The Munich Kitchen was developed in response to widespread criticism of earlier models such as the Frankfurt and Stuttgart kitchens, which did not allow for children to be minded while cooking. Designed with user comfort and family dynamics in mind, it featured a much-reduced square layout of 6 sqm for cooking, separated from the living space by a glass wall. This transparent partition allowed mothers to keep an eye on their children in the adjacent room while blocking the spread of odors. Compared to the narrow rectangular form of the Frankfurt kitchen, the square configuration was seen as an improvement. All components were arranged as a single unit along one wall. It also introduced adjustable shelving inside cabinets and a freestanding sink that enabled seated work.

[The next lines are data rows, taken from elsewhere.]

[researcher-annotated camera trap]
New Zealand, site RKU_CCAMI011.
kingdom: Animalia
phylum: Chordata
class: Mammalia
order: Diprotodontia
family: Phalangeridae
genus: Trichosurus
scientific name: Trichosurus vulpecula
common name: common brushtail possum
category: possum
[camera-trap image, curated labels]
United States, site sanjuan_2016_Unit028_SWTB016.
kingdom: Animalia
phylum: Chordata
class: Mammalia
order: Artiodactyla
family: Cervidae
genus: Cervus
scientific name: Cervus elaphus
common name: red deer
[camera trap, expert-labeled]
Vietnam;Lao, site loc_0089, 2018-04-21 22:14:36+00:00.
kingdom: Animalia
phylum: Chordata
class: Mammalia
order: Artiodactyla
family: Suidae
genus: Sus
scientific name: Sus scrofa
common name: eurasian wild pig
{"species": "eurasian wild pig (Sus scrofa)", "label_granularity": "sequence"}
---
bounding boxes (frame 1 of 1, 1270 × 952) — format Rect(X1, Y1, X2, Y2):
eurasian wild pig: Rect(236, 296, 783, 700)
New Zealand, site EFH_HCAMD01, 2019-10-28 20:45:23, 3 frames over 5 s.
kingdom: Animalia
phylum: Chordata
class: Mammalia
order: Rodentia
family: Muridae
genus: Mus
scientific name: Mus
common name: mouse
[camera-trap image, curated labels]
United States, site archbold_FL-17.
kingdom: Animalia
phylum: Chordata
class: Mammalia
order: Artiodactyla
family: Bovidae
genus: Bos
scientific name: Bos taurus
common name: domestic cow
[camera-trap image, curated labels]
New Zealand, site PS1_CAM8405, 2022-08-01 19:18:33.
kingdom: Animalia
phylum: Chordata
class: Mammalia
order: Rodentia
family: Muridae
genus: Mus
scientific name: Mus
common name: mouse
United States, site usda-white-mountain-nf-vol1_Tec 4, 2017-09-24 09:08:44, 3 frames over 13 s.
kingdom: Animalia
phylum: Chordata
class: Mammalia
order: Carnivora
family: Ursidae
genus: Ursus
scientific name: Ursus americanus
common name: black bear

Unlike the enclosed layout of the Frankfurt kitchen or the Stuttgart model's serving hatch, the Munich design used a movable glass wall to connect the kitchen and living area. This allowed for a clear view between the two spaces—enabling the person cooking to keep an eye on children in the dining room, while making kitchen activities visible from the adjoining space. Although the Munich kitchen reflected a conceptual shift, incorporating features closer to a traditional live-in kitchen, it still belonged to the lineage of functionalist modernist kitchens. Like its predecessors, it was shaped by the same core principles of efficiency and rationalization. What distinguished it was its effort to present these ideas in a more accessible, softened form—a "light version" of the functional work kitchen, intended to appeal to a wider audience.